Requests:
1) Answer these from the book reviews, one line per answer:
(a) In what year did Rotolo first meet Bob Dylan?
(b) How old was the second reviewer on the first trip to New York in 1962?
(c) In what year did the second reviewer go back to New York and visit Greenwich Village?
2) Write out the records starting at the line that contains "At what distance" and continuing through the end of the records. Leave the pictures out.

Provided text:
%%

Profile Image for KOMET.
1,256 reviews143 followers
February 22, 2024
Suze Rotolo has written a book based in part on her relationship with Bob Dylan, as well as one that recaptures the essence of a decade (the 1960s) that set in train both progressive-revolutionary and reactionary forces that transformed the world in ways that affect it to this day. Though I was born in the 1960s (in fact, the same year that the Beatles came to the U.S.), my memories of it are largely personal and seen as vignettes and random images as one would find in a photo album. So, I am thankful for memoirs such as this which help to give me a more solid sense of what that time was really like. For Rotolo, "the sixties were an era that spoke a language of inquiry and curiosity and rebelliousness against the stifling and repressive political and social culture of the decade that preceded it. The new generation causing all the fuss was not driven by the market: we had something to say, not something to sell."

Rotolo shares with the reader much of her early life in Queens as the youngest child of 2 leftist parents, her subsequent escape while in her teens (following the premature death of her father, an artist by training) to Greenwich Village, where she took in the burgeoning folk music scene and first met Bob Dylan early in 1961. It is a rich, fascinating, and well-told memoir. This is a book to be savored and read again when one seeks reaffirmation in the possibility of helping build a more open, just, and better society through artistic expression.
Profile Image for Donna.
335 reviews17 followers
June 8, 2008
In her book American Bloomsbury, Susan Cheever writes about the amazing proximity in time and place of the great writers and thinkers who came together in Concord, Massachusetts, in the 19th Century—Emerson, Thoreau, Hawthorne, the Alcotts, and others. She notes that such “genius clusters” seem to occur regularly throughout history. They represent every area of human endeavor, including the arts, philosophy, science, politics and social change. In A Freewheelin’ Time, Suze Rotolo documents just such a phenomenon, which occurred in Greenwich Village in the early 1960s. The music that came out of that time and place moved and inspired a whole generation—my generation—and significantly changed the world.

I was 13 in 1962, when I went to New York for the first time. My cousin Glenn gave me some albums by Joan Baez, and I was stunned by the power of her voice and words of her songs. Later, my frame of reference was shaped by the songs of Bob Dylan, Paul Stookey, Ramblin’ Jack Elliott, and many others whose names I didn’t know at the time and probably still don’t. I fell in love with the folk music of Peter, Paul and Mary, Simon and Garfunkle, Judy Collins, Pete Seeger. At the same time—without associating it with the music I loved—I always yearned to see the place with the seemingly magical name of “Greenwich Village.” I had a powerful sense of having just missed something, but I didn’t know what.

Suze Rotolo’s book finally helped me understand the mystique of that time and place. By the time I finally went back to New York and got to visit the famous neighborhood, everything had changed. It was 1972, and the poets and minstrels had moved on. It was August, and the temperature and humidity were both in the 90s. I saw a man in an overcoat sleeping on the street. I was too late. I went back to the west coast, to a culture I understood, and all these years, I wondered what I’d missed. Now--thanks to this remarkably forthright chronicle--I know.
Profile Image for Nick.

%%

Record extracts:
%%

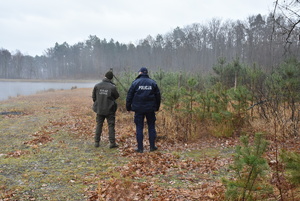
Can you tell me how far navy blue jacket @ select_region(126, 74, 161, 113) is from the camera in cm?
611

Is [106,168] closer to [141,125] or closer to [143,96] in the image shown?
[141,125]

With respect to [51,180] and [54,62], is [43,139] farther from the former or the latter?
[54,62]

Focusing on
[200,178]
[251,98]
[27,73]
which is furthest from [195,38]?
[27,73]

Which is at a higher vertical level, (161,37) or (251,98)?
(161,37)

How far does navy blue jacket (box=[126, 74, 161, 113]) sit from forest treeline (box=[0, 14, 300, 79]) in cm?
2068

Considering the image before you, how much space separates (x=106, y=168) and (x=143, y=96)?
1.99 m

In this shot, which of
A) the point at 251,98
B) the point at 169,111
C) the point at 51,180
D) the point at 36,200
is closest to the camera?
the point at 36,200

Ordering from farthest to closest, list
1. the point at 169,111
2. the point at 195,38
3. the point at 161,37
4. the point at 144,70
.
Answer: the point at 161,37
the point at 195,38
the point at 169,111
the point at 144,70

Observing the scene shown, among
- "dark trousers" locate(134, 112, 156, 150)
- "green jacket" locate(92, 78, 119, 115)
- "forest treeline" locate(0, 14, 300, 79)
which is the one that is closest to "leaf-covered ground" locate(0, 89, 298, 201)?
"dark trousers" locate(134, 112, 156, 150)

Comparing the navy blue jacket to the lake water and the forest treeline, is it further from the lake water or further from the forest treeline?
the lake water

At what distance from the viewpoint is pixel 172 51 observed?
200 ft

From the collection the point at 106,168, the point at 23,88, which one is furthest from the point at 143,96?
the point at 23,88

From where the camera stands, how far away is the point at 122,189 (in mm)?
4031

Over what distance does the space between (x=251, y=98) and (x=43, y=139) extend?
265 inches
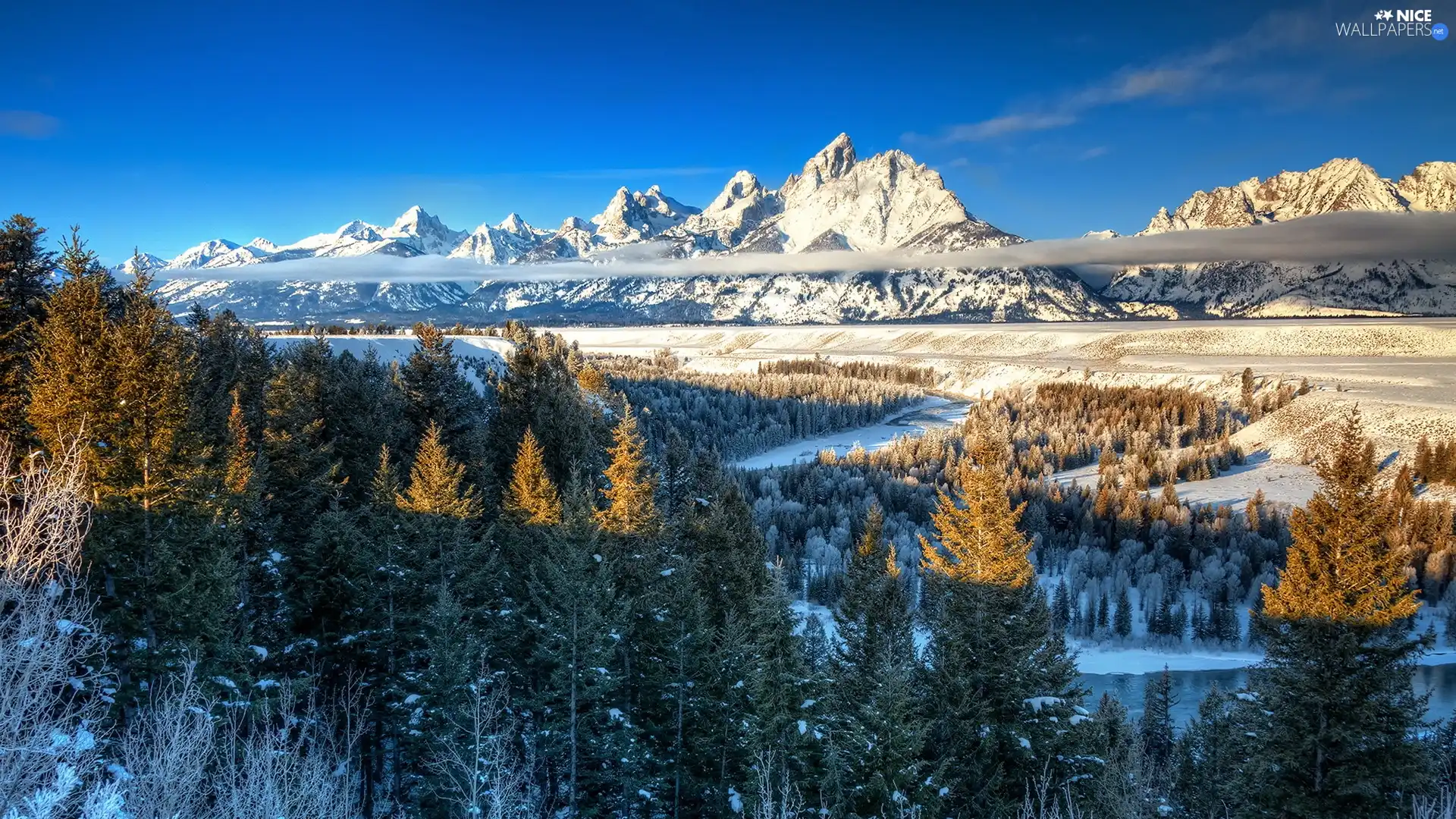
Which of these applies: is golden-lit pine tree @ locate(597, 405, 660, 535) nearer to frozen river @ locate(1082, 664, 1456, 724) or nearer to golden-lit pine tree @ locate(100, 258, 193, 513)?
golden-lit pine tree @ locate(100, 258, 193, 513)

%%

Answers to the exercises:
1)
(a) 1961
(b) 13
(c) 1972

2)
At what distance from the viewpoint is pixel 172 51 observed?
200 ft

From the collection the point at 106,168, the point at 23,88, which one is furthest from the point at 143,96?
the point at 23,88

From where the camera stands, how far away is the point at 122,189 (in mm)?
4031

Over what distance does the space between (x=251, y=98) and (x=43, y=139) extend?
265 inches
Which of these applies: is golden-lit pine tree @ locate(597, 405, 660, 535) nearer to frozen river @ locate(1082, 664, 1456, 724) or nearer to golden-lit pine tree @ locate(100, 258, 193, 513)?
golden-lit pine tree @ locate(100, 258, 193, 513)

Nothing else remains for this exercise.